Abhanga 2731
Yēṇē jāṇē tarī — the coming and going (samsāra) — that — rāhē Deva krpā karī — stops, if Deva does compassion.
The verse
येणें जाणें तरी । राहे देव कृपा करी ॥१॥
ऐसें तंव पुण्य नाहीं । पाहातां माझे गांठी कांहीं ॥ध्रु.॥
भय निवारिता कोण वेगळा अनंता ॥२॥
तुका म्हणे वारे भोग । वारी तरी पांडुरंग ॥३॥
Literal translation
Yēṇē jāṇē tarī — the coming and going (samsāra) — that — rāhē Deva krpā karī — stops, if Deva does compassion. Aisē tanva puṇya nāhīm — there is no such puṇya; pāhātām mājhe gāṭhī kāmhī — looking at my pouch — nothing. Bhaya nivāritā kōṇa vēgaḷā Anantā — who is separate-from-Ananta to remove the bhaya (fear)? Tukā says: vārē bhōga — vārī tari Pāṇḍuranga — the wind of bhōga — only Pāṇḍuranga fans it away*.
What it means
A short humble-petition verse. Yēṇē jāṇē tarī — rāhē Deva krpā karī — the coming-and-going (of samsāra) only stops if Deva does compassion. The yēṇē-jāṇē (coming-going) is the samsāra-cycle; rāhē (stops, stays-still) only by krpā (compassion). Not by self-effort, not by accumulated-merit.
The dhrūpada: aisē tanva puṇya nāhīm — pāhātām mājhe gāṭhī kāmhī — I don't have such puṇya; looking at my pouch — there is nothing. Gāṭhī (pouch, knot-bag) — the place where one stores accumulated-merit (or coins). The bhakta looks at his own gāṭhī and finds kāmhī (nothing). Honest disclaimer about the puṇya-balance.
The second verse offers a rhetorical-placement: bhaya nivāritā kōṇa vēgaḷā Anantā — who is separate-from-Ananta to remove fear? The structure of the question: to remove fear, who would even be separate from Ananta? Only the non-Ananta could be the source of fear, and the removal is from-within-Ananta. The bhakta doesn't have to look elsewhere.

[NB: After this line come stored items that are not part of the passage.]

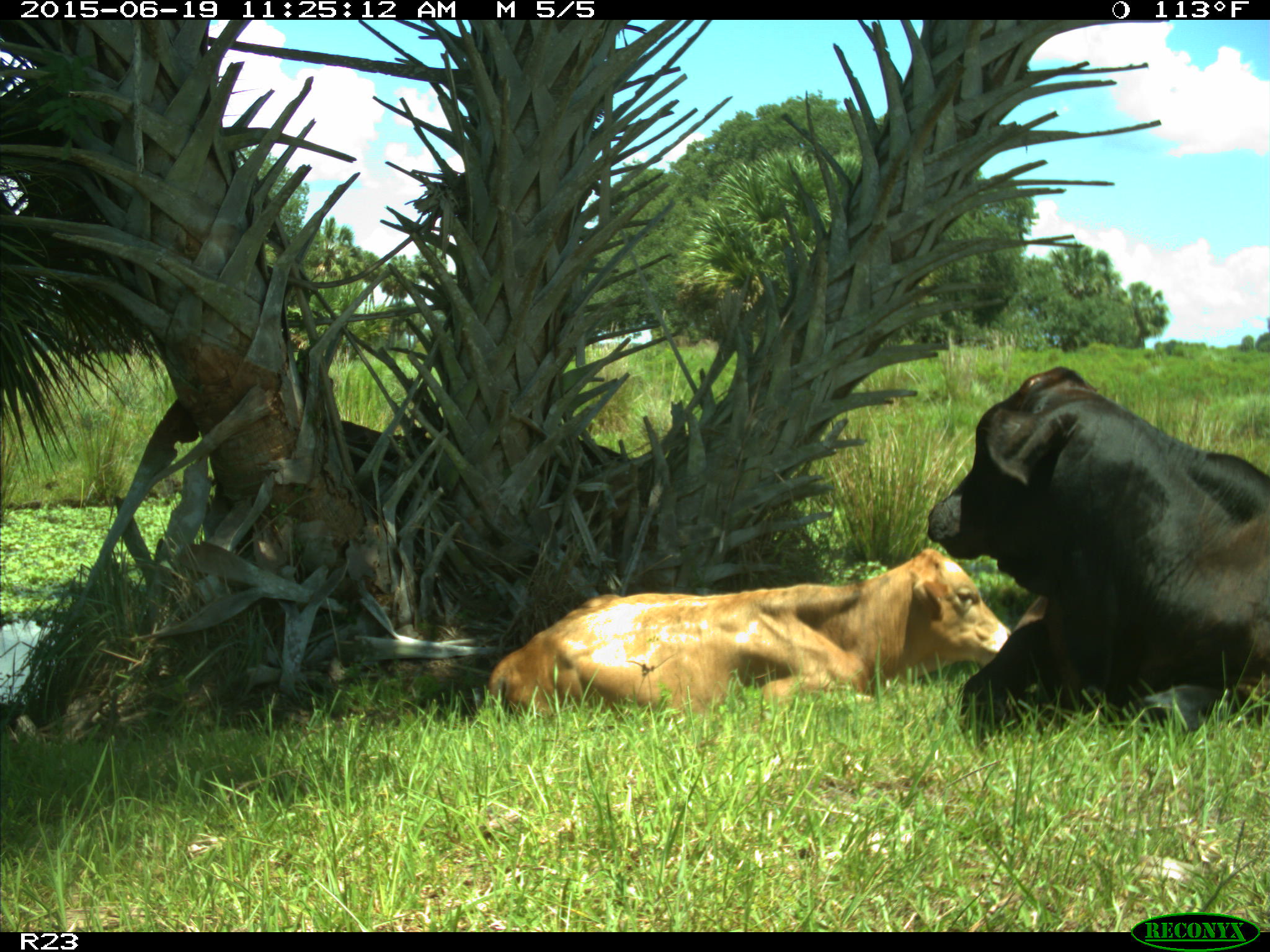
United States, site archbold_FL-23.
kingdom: Animalia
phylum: Chordata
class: Mammalia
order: Artiodactyla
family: Bovidae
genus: Bos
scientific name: Bos taurus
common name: domestic cow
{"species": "Bos taurus (domestic cow)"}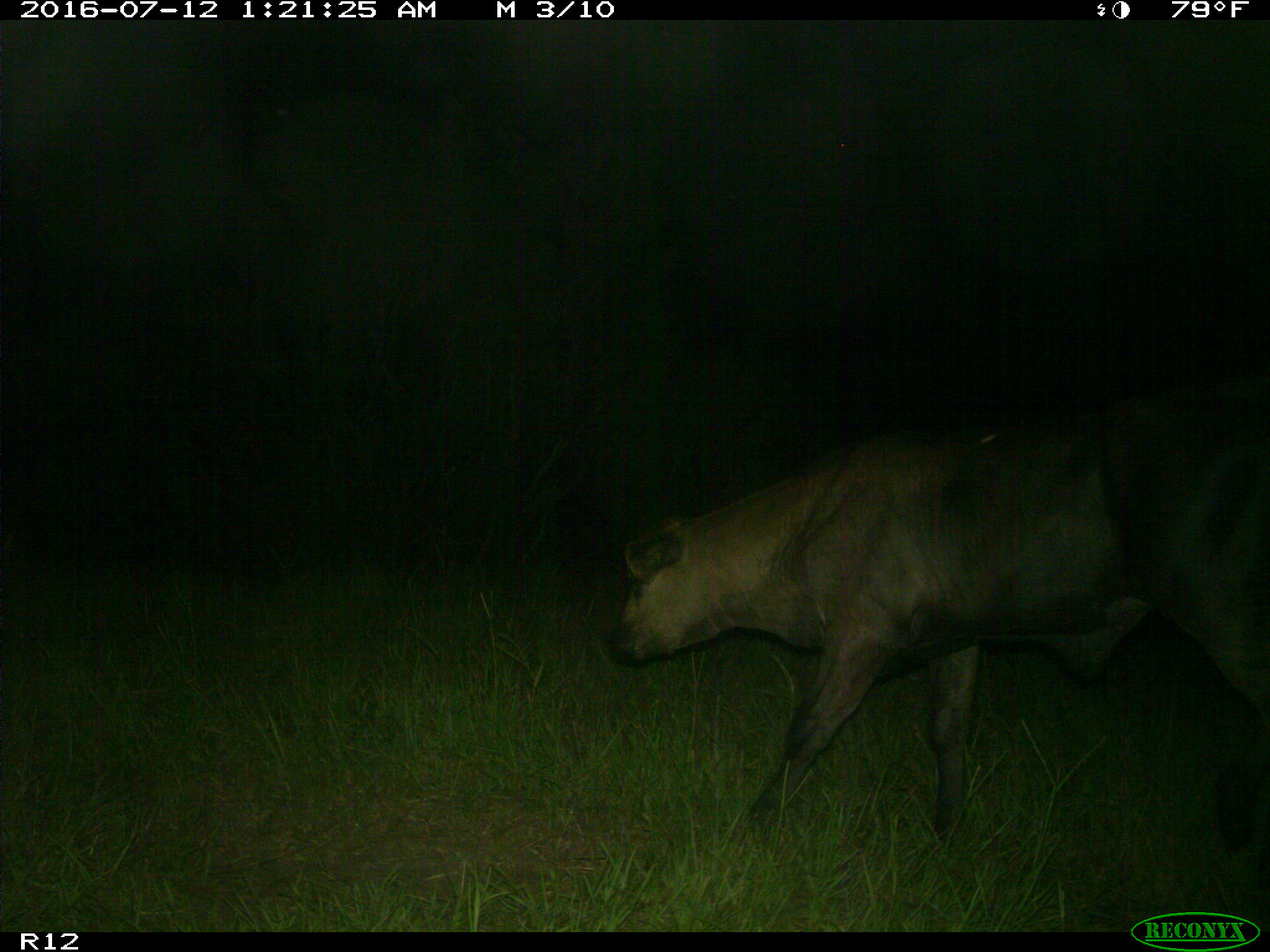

The close: vārē bhōga — vārī tari Pāṇḍuranga — the wind of bhōga (experience-pleasure) — only Pāṇḍuranga fans it away. Vārē-bhōga is a striking compound: the wind of bhōga — the bhōga-attractions blow like wind. Vārī (fan-away, dispel) — only Pāṇḍuranga can dispel the wind-of-bhōga. The wind itself cannot be stopped; the fanning-away removes it.
For someone today
A useful honest-petition for the I-have-nothing-in-my-pouch moment. The coming-and-going stops only by Deva's compassion; I have no puṇya — my pouch is empty; who is even separate-from-Ananta to remove fear? Only Pāṇḍuranga fans away the wind-of-bhōga. The honest empty-pouch confession is the petition; nothing else needs to be added. The wind-of-bhōga image is useful: the attractions blow like wind — you cannot stop them by gripping, but Pāṇḍuranga can fan them away.
Where this applies
- The I-have-no-puṇya-in-my-pouch honest acknowledgment
- Recognizing only Deva's compassion stops coming-and-going
- The rhetorical placement: who is separate-from-Ananta to remove fear?